▶ [WYBRANY FRAGMENT]:
********************

Popularne stają się zamienniki, a ich producenci przeżywają bez mała rozkwit – wielokrotnego użytku słomki z metalu czy szkła, zapakowane w estetyczne pokrowce, stają się obiektem pożądania. Mniej wymagającym klientom wystarczają ich wersje z papieru.
Tymczasem produkcja słomek papierowych wcale nie jest taka eko, jakbyśmy chcieli. Produkt z papieru obecnie jest około pięć razy droższy w produkcji niż wersja z plastiku. Dzieje się tak, ponieważ sprzęt używany do ich produkcji jest mniej wydajny. W procesie produkcyjnym jedna maszyna jest w stanie uzyskać ok. 200 słomek na minutę, a urządzenia wykorzystujące plastik wytłaczają ich nawet 10 razy więcej!
Eliminowany jest szkodliwy surowiec, ale zapominamy o innych składowych – energii (mniej wydajna produkcja zwiększa wykorzystanie energii), pracownikach, zużyciu materiałów… Wszystko to przyczynia się do zwiększenia śladu węglowego.
Ponadto papier wykorzystywany do produkcji słomek musi spełniać odpowiednie wymagania, by wytrzymać dość rygorystyczny proces. Materiał, z którego powstają papierowe słomki, powinien być wodoodporny, aby słomka nie rozpadła się podczas picia, a jednocześnie biodegradowalny, aby sprostać wymaganiom ochrony środowiska. Papierowe słomki składają się z 3-4 warstw papieru połączonych klejem. Mniejsza ilość spowodowałaby zmniejszenie odporności na zgniatanie.
Czytaj też: Czy bitcoin i inne kryptowaluty szkodzą środowisku? (homodigital.pl)
Czytaj też: OZE nie uratują świata przed zagładą? Może to zrobić… wodór (homodigital.pl)
No dobrze, ale przecież jest to produkt lepszy niż plastik, bo jest „prawie” biodegradowalny. Używam słowa „prawie”, ponieważ papier rozkłada się dłużej niż 180 dni, a żeby uzyskać status „biodegradowalności”, materiał węglowy w produkcie musi ulec rozkładowi w 60% w ciągu tych 180 dni. W tym przypadku ten wymóg nie jest spełniony.

********************

▶ [WYCIĄG Z DANYCH]:
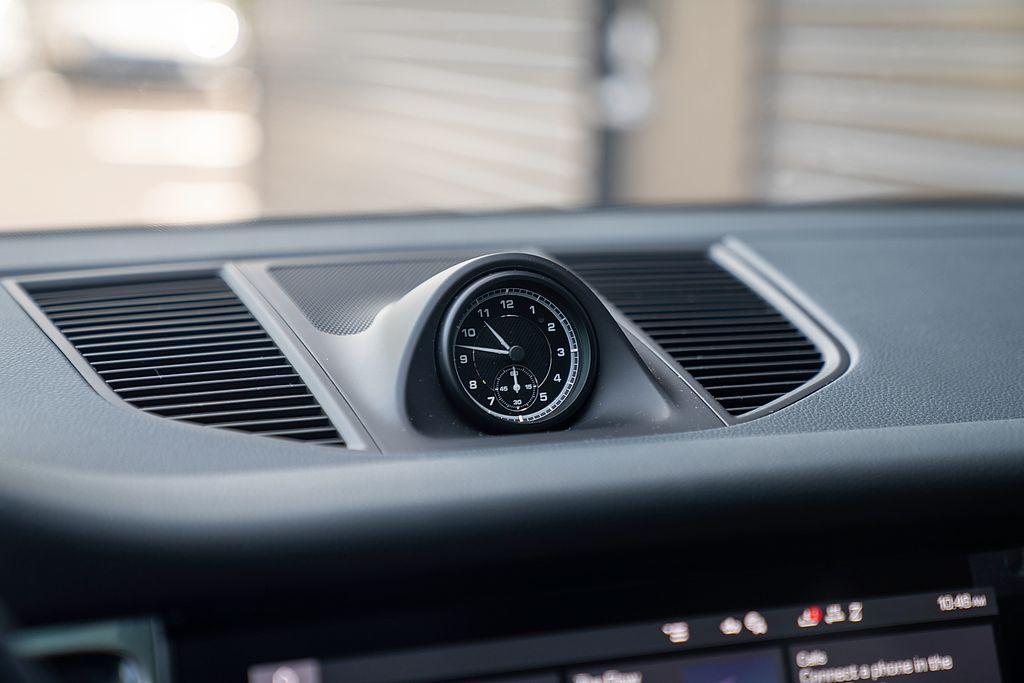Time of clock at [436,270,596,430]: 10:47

********************

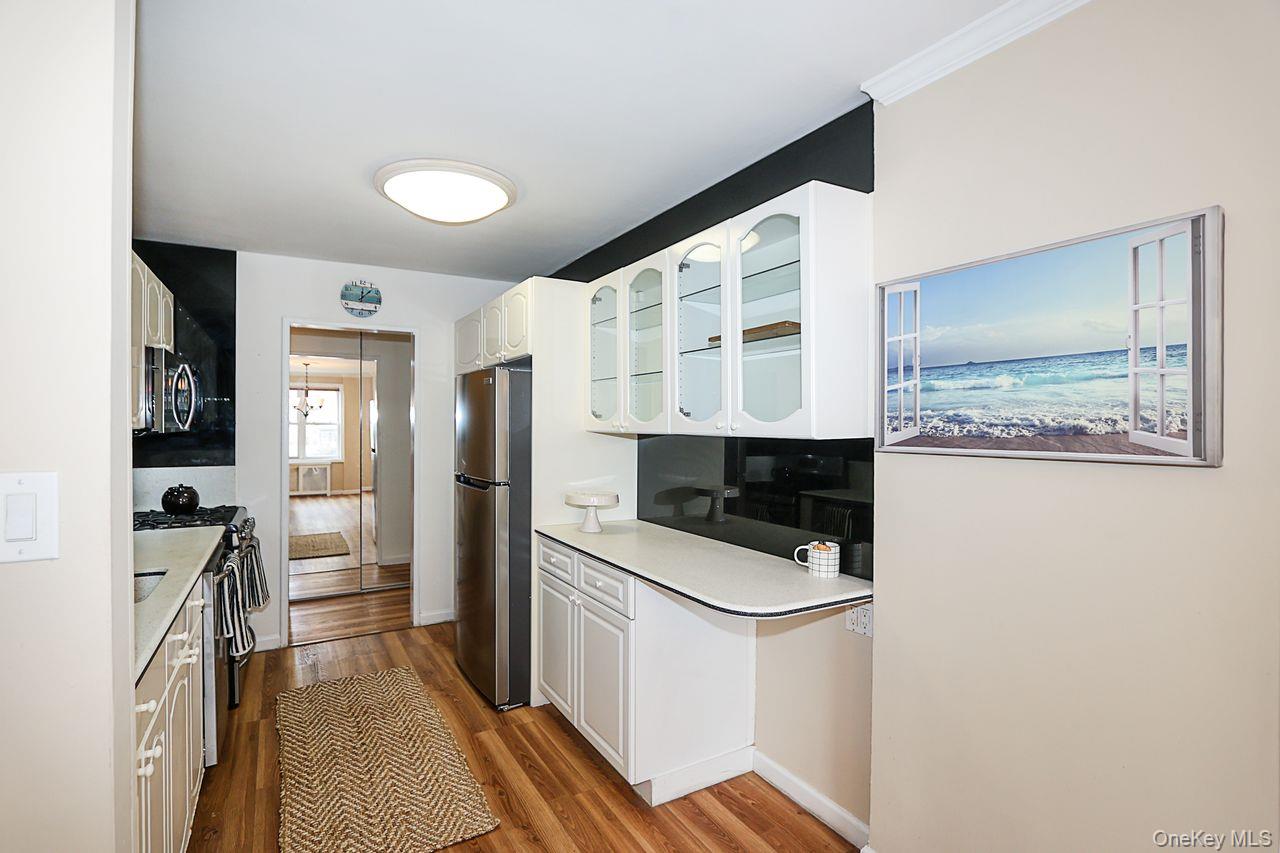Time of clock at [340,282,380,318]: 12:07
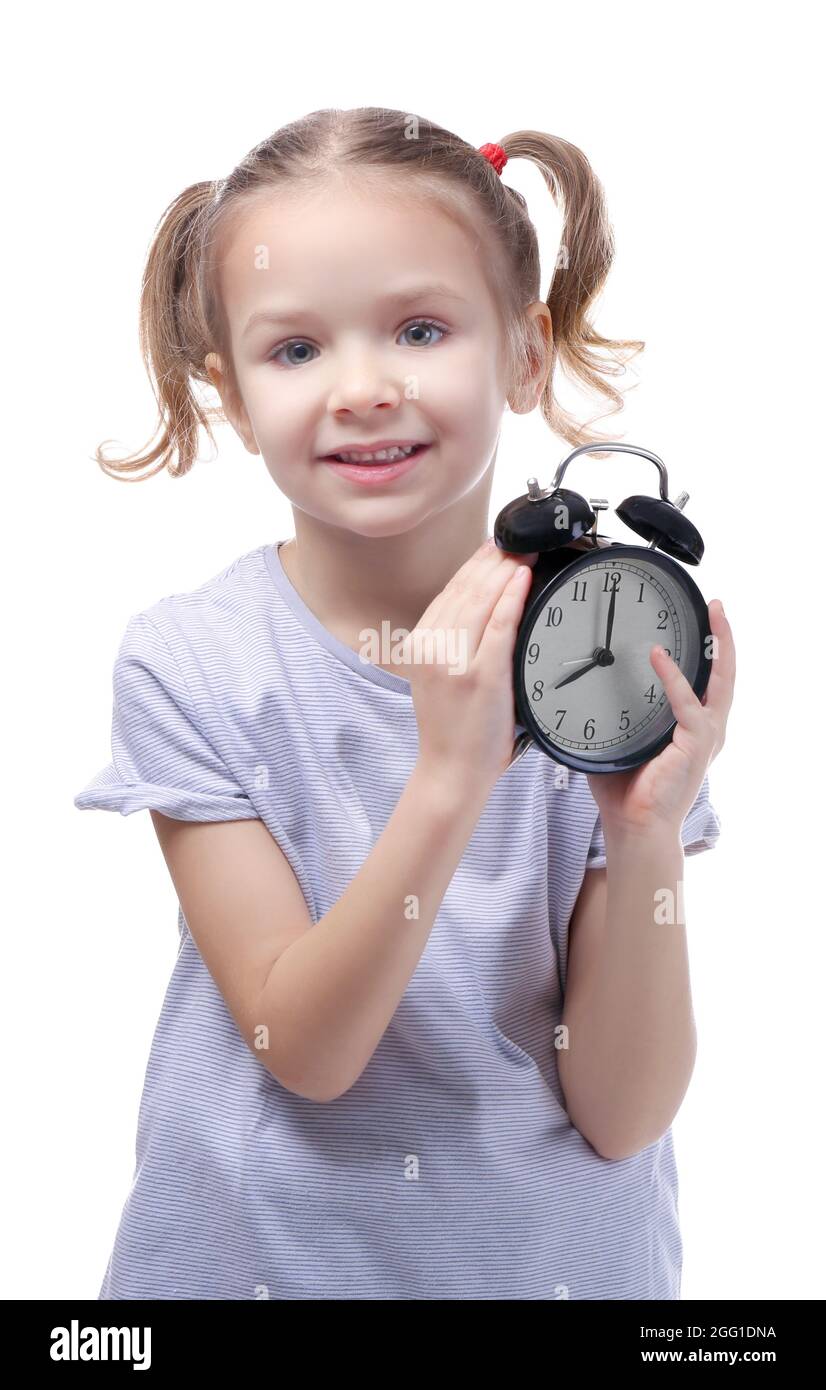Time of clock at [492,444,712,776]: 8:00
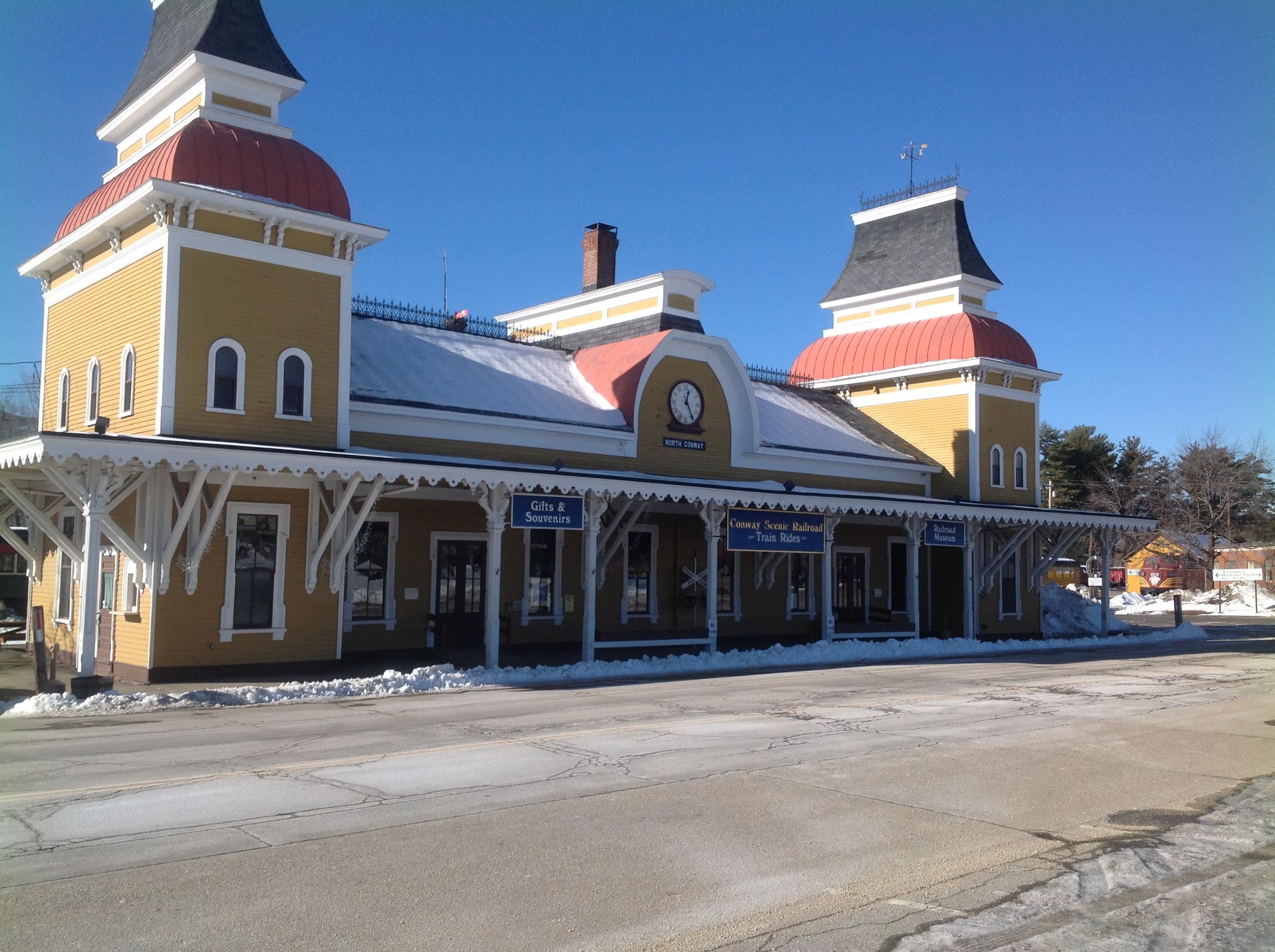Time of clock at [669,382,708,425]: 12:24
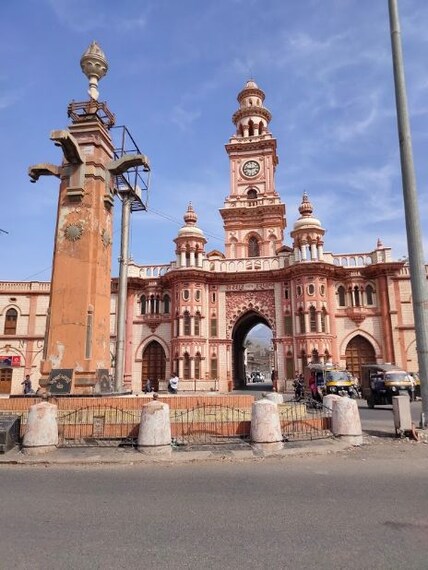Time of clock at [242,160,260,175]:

********************

▶ [LISTA ZADAŃ]:
1 - Z ilu warstw papieru, według fragmentu o słomkach papierowych, składa się papierowa słomka i czym są one połączone?
2 - Proszę ocenić, czy poniższe stwierdzenia są zgodne z fragmentem o słomkach papierowych, odpowiadając „tak” lub „nie” i przytaczając rozstrzygające słowa tekstu.
(a) Jedna maszyna wytwarza około 200 słomek papierowych na minutę.
(b) Produkcja słomki papierowej jest tańsza niż produkcja słomki plastikowej.
(c) Papier rozkłada się w czasie krótszym niż 180 dni.
3 - Proszę napisać dalszy ciąg fragmentu o słomkach papierowych, rozpoczynając od miejsca po jego ostatnim zdaniu.

▶ [ODPOWIEDZI DO ZADAŃ]:
1 - Z 3–4 warstw papieru połączonych klejem.

2 -
(a) Tak: „jedna maszyna jest w stanie uzyskać ok. 200 słomek na minutę”.
(b) Nie: „Produkt z papieru obecnie jest około pięć razy droższy w produkcji niż wersja z plastiku”.
(c) Nie: „papier rozkłada się dłużej niż 180 dni”.

3 -
Dodatkowo, choć ogólnie produkty papierowe zazwyczaj nadają się do recyklingu, to jednak większość zakładów nie przyjmuje produktów zanieczyszczonych żywnością. Ponieważ papier wchłania płyny, nawet mimo zwiększonej odporności na wodę, może się zdarzyć, że papierowe słomki nie zostaną poddane recyklingowi. Kolejny duży minus.
Zdjęcie Meghan Rodgers na Unsplash
Dlaczego korporacje uwielbiają papierowe słomki?
Nie przeszkadza to jednak korporacjom w promowaniu tego zamiennika jako ekorozwiązania. Znana, międzynarodowa sieć fast-food w 2017 r. ogłosiła, że rezygnuje z plastikowych słomek na rzecz tych wykonanych z papieru – w Polsce zmiana nastąpiła w 2020 r. Wiadomość była przekazywana w formie interesującej grafiki, na której pojawił się papierowy kubek i słomka, ale usunięta została plastikowa przykrywka, która przecież dalej jest wykorzystywana.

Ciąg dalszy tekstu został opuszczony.